— begin Records for the exercise —
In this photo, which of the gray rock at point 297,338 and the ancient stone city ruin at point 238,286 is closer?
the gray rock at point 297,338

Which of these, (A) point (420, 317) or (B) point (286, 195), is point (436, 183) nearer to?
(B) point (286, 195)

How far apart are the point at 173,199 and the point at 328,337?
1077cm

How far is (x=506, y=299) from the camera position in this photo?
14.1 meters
— end Records for the exercise —
### Direction
Return every one of the items above word for word, with nothing changed, added, or left out.

### Worked solution
In this photo, which of the gray rock at point 297,338 and the ancient stone city ruin at point 238,286 is closer?
the gray rock at point 297,338

Which of these, (A) point (420, 317) or (B) point (286, 195), is point (436, 183) nearer to?
(B) point (286, 195)

How far apart are the point at 173,199 and the point at 328,337?
1077cm

How far is (x=506, y=299) from the camera position in this photo?
14.1 meters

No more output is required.